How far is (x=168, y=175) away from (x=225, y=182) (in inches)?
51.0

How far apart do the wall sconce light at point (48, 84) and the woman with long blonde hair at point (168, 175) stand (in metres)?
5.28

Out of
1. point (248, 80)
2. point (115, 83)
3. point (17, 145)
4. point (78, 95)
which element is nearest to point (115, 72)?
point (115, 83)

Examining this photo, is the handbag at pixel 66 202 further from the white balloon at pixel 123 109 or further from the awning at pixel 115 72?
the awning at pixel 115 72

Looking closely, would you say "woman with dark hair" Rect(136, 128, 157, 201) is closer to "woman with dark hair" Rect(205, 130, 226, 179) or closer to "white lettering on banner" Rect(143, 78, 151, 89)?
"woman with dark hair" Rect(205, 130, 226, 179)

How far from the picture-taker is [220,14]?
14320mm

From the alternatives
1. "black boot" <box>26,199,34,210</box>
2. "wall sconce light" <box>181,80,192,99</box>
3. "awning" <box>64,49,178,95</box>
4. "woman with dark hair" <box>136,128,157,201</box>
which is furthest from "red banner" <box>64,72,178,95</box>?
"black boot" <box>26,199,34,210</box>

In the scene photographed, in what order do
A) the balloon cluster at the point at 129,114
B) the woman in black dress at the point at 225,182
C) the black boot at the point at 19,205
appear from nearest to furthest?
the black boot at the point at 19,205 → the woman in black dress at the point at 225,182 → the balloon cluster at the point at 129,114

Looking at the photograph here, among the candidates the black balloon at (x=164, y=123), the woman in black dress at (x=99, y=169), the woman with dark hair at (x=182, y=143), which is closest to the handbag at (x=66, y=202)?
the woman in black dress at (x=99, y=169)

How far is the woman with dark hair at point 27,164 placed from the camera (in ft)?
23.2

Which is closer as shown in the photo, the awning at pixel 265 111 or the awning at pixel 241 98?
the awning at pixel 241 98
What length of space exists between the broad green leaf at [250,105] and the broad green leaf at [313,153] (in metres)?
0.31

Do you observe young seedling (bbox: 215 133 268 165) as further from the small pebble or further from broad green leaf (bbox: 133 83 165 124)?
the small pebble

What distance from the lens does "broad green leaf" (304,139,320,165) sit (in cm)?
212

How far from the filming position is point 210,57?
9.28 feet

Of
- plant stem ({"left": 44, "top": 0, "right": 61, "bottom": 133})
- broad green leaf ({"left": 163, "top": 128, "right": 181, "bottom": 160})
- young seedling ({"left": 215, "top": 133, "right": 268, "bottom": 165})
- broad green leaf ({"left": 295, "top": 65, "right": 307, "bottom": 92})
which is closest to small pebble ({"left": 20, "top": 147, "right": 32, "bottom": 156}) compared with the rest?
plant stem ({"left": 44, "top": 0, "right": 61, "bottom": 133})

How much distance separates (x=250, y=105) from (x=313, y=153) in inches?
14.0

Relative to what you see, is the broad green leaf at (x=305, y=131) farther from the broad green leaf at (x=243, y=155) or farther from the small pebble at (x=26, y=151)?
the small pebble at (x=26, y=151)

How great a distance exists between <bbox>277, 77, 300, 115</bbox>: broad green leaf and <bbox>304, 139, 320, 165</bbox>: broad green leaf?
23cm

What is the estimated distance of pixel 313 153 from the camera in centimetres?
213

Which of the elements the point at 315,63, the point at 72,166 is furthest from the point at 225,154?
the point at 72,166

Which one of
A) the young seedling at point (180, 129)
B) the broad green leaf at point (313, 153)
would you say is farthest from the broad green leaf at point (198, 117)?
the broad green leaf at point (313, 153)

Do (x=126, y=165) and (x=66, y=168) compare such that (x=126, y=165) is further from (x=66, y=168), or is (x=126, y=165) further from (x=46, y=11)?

**Exercise instructions**: Reproduce all of the records above, line for line, without changing a single character.

**In response**:
How far is (x=168, y=175) away from (x=225, y=182) (in inches)?
51.0

How far apart do the wall sconce light at point (48, 84) and the woman with long blonde hair at point (168, 175) stand (in metres)?
5.28

Out of
1. point (248, 80)
2. point (115, 83)
3. point (17, 145)
4. point (78, 95)
which element is nearest to point (115, 72)?
point (115, 83)

Examining this photo, is the handbag at pixel 66 202 further from the white balloon at pixel 123 109 or further from the awning at pixel 115 72?
the awning at pixel 115 72

Looking closely, would you say "woman with dark hair" Rect(136, 128, 157, 201) is closer to "woman with dark hair" Rect(205, 130, 226, 179) or closer to "white lettering on banner" Rect(143, 78, 151, 89)?
"woman with dark hair" Rect(205, 130, 226, 179)

How far from the picture-taker is [220,14]?
14320mm

From the alternatives
1. "black boot" <box>26,199,34,210</box>
2. "wall sconce light" <box>181,80,192,99</box>
3. "awning" <box>64,49,178,95</box>
4. "woman with dark hair" <box>136,128,157,201</box>
which is furthest from "red banner" <box>64,72,178,95</box>?
"black boot" <box>26,199,34,210</box>

In the scene photographed, in what order do
A) the balloon cluster at the point at 129,114
B) the woman in black dress at the point at 225,182
C) the black boot at the point at 19,205
appear from nearest to furthest?
the black boot at the point at 19,205 → the woman in black dress at the point at 225,182 → the balloon cluster at the point at 129,114

Looking at the photograph here, among the candidates the black balloon at (x=164, y=123), the woman in black dress at (x=99, y=169), the woman with dark hair at (x=182, y=143), which is closest to the handbag at (x=66, y=202)?
the woman in black dress at (x=99, y=169)

How far is the woman with dark hair at point 27,164 placed from the camera (in ft)?
23.2

Which is closer as shown in the photo, the awning at pixel 265 111 or the awning at pixel 241 98?
the awning at pixel 241 98
What length of space exists between the broad green leaf at [250,105] and the broad green leaf at [313,153] (in metres)?
0.31

Do you observe young seedling (bbox: 215 133 268 165) as further from the small pebble or further from broad green leaf (bbox: 133 83 165 124)?
the small pebble

What distance from the lens does "broad green leaf" (304,139,320,165) sit (in cm)?
212

How far from the filming position is point 210,57?
9.28 feet

Of
- plant stem ({"left": 44, "top": 0, "right": 61, "bottom": 133})
- broad green leaf ({"left": 163, "top": 128, "right": 181, "bottom": 160})
- young seedling ({"left": 215, "top": 133, "right": 268, "bottom": 165})
- broad green leaf ({"left": 295, "top": 65, "right": 307, "bottom": 92})
which is closest to small pebble ({"left": 20, "top": 147, "right": 32, "bottom": 156}) compared with the rest?
plant stem ({"left": 44, "top": 0, "right": 61, "bottom": 133})

How much distance separates (x=250, y=105) from (x=313, y=153) in inches?
14.0

Relative to what you see, is the broad green leaf at (x=305, y=131) farther from the broad green leaf at (x=243, y=155) or farther from the small pebble at (x=26, y=151)?
the small pebble at (x=26, y=151)

How great a distance exists between <bbox>277, 77, 300, 115</bbox>: broad green leaf and <bbox>304, 139, 320, 165</bbox>: broad green leaf?
23cm

What is the estimated distance of pixel 313 153 from the camera in centimetres?
213

Which of the elements the point at 315,63, the point at 72,166 is furthest from the point at 225,154?
the point at 72,166

Which one of
A) the young seedling at point (180, 129)
B) the broad green leaf at point (313, 153)
would you say is farthest from the broad green leaf at point (198, 117)?
the broad green leaf at point (313, 153)

Do (x=126, y=165) and (x=66, y=168) compare such that (x=126, y=165) is further from (x=66, y=168), or is (x=126, y=165) further from (x=46, y=11)?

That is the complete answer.